Let’s consider a firefighter straight out of the academy. Technically speaking, that person has the competencies necessary to perform all the tasks required of someone who rides backward on an engine: drag hose, throw ladders, search and rescue, etc. After all, he’s demonstrated the requisite knowledge and skills time and again in the Academy, and (likely) passed the academy’s final written and skills exam, as well as the state’s certifying written and skills exam.

But once he reports for duty at your station, the situation is completely different. No longer is he a student in a relatively safe training environment, with instructors around to assist him should he get into trouble. Quite the contrary: Now he’s the third person on (what is likely) a three-person engine company that’s first due for who knows how many square miles. What’s more important now? That he’s competent or proficient?

Clearly, I think we know the answer. That being said, his competency is the foundation for his future proficiency.

Consider that all your new firefighter has demonstrated is that he’s met the state and local minimum requirements to be a firefighter.

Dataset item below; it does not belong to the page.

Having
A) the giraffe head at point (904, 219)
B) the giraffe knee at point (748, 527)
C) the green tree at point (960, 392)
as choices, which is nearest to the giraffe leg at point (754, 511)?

Now it’s your turn to ensure he remains competent and becomes proficient.
Some departments, stations, companies or—in some cases—one or two colleagues—take great care to ensure that the rookie is trained, coached and supervised to develop and increase his proficiency. Others, well, don’t. If that’s the case, the rookie may never have a chance. He’ll probably end up at the retirement station in the non-combustible part of town because the crew there needs someone, you know, just in case they have to pull hose or throw a ladder.

After all, he’s qualified for the job; the state said he was. We hired him. He’s four-O and ready to go. Just issue his gear, show him how to use the stuff he didn’t use in the academy, and make sure he can make coffee and do the dishes.

Think again.

In the vast majority of cases this is the optimal time to build proficiency. Instill the necessary skills into your rookie so he can do them when you ask, or worse, when you need him to pull you out of a jam.

Scott Cook is the former chief of the Granbury (Texas) Volunteer Fire Department and a fire service instructor. He’s also a member of FireRescue’s editorial board.